Source document:
+ + + + +

William the Conqueror started it.  The Law of Adverse Possession that is…

The Law of what…? I hear you ask.  Adverse Possession. 

It means that you can take possession of empty or abandoned property or land and, if you possess it continuously for a certain period of time, you can claim full title to it, 100% legally.

So what has William the Conqueror got to do with it?  Well, in 1066 he came over here from France and beat us at the Battle of Hastings, proclaimed himself King, and declared that from then on all land in the country belonged to the Crown. (It still does, incidentally, so whilst you may own your house, you don’t own the land it stands on, you borrow it from the Crown.)  Of course, we are allowed to trade land, bequeath it and use it, but if a person dies intestate (with no heir, or without leaving a will) that land reverts to the Crown, who owned it in the first place, and is then known as bona vacantia, or vacant goods.)

Now, it’s one thing declaring yourself (or the Crown) owner of the country, but managing it is quite another thing altogether, and William would have had major problems trying to do that.  His answer was to divide the country up into smaller parcels of land called estates, or manors, and to control these manors. He created lords, – the ‘Lords of the Manor’ – and there were just under 2000 of these manors.  The titles, and the manors, still exist today.

The Lords had duties, either to pay taxes, or food or livestock etc to the Crown, and others would be called upon to provide soldiers in times of need. The Lord would be required to lead those soldiers.

In the event of the Lord dying in battle – or anywhere else for that matter – and not leaving any heirs, any other Lord was free to take possession of his land and property. Then after continuous possession of six months he could legally claim the land and the title.  This was necessary to prevent the land from falling into disuse or into the hands of common people. It also ensured the continuation of payment of taxes etc to the Crown.

The law is still in force today, with modifications, and with different lengths of time required for a claim.  The time has changed from six months to as much as sixty years, and now stands at ten years for registered land or property, and twelve years for unregistered land or property.

You know about squatters, of course. You’ve seen the stories on the news – usually when they are being evicted from a trashed, graffiti-daubed shell of what used to be someone’s home. You’ve tutted, probably saying something like ‘Disgraceful, shouldn’t be allowed’.

Well, it is allowed! Not only that, but it is legal – 100% legal.

+ + + + +

Data section:

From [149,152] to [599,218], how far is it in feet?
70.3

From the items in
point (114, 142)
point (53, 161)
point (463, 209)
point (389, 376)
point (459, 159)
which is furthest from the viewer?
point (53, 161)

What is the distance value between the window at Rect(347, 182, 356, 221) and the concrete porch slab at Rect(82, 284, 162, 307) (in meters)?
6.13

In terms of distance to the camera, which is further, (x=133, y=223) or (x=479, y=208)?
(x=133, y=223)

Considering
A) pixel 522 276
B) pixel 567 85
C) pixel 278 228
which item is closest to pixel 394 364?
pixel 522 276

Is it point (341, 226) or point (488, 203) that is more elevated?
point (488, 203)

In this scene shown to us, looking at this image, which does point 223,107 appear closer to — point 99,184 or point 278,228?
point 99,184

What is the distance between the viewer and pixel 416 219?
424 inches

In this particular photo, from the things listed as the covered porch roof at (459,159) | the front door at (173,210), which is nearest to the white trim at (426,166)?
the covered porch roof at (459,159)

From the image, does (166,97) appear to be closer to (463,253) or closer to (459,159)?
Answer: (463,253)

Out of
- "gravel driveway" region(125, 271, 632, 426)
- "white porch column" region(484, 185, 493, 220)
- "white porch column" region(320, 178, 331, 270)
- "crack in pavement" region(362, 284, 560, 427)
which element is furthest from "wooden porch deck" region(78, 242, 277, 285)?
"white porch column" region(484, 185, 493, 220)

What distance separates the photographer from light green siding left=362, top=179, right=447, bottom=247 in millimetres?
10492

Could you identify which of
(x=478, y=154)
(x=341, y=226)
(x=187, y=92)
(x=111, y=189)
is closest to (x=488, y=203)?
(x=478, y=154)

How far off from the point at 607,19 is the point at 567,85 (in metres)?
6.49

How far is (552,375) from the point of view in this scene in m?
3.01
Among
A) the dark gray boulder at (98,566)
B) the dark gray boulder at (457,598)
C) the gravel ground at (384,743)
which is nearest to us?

+ + + + +

Complete the following:
A: According to the text on adverse possession, why was another Lord allowed to take possession of a dead Lord's land when that Lord left no heirs? Answer in one to three sentences.
B: Reproduce the text on adverse possession word for word, from "The law is still" up to and including "shouldn’t be allowed’.".
C: Translate this sentence from the text on adverse possession into Spanish: "The titles, and the manors, still exist today."

Responses for each task:
A: It kept the land from falling into disuse or into the hands of common people. It also ensured that taxes and other payments to the Crown continued.

B:
The law is still in force today, with modifications, and with different lengths of time required for a claim.  The time has changed from six months to as much as sixty years, and now stands at ten years for registered land or property, and twelve years for unregistered land or property.

You know about squatters, of course. You’ve seen the stories on the news – usually when they are being evicted from a trashed, graffiti-daubed shell of what used to be someone’s home. You’ve tutted, probably saying something like ‘Disgraceful, shouldn’t be allowed’.

C: Los títulos, y los señoríos, siguen existiendo hoy en día.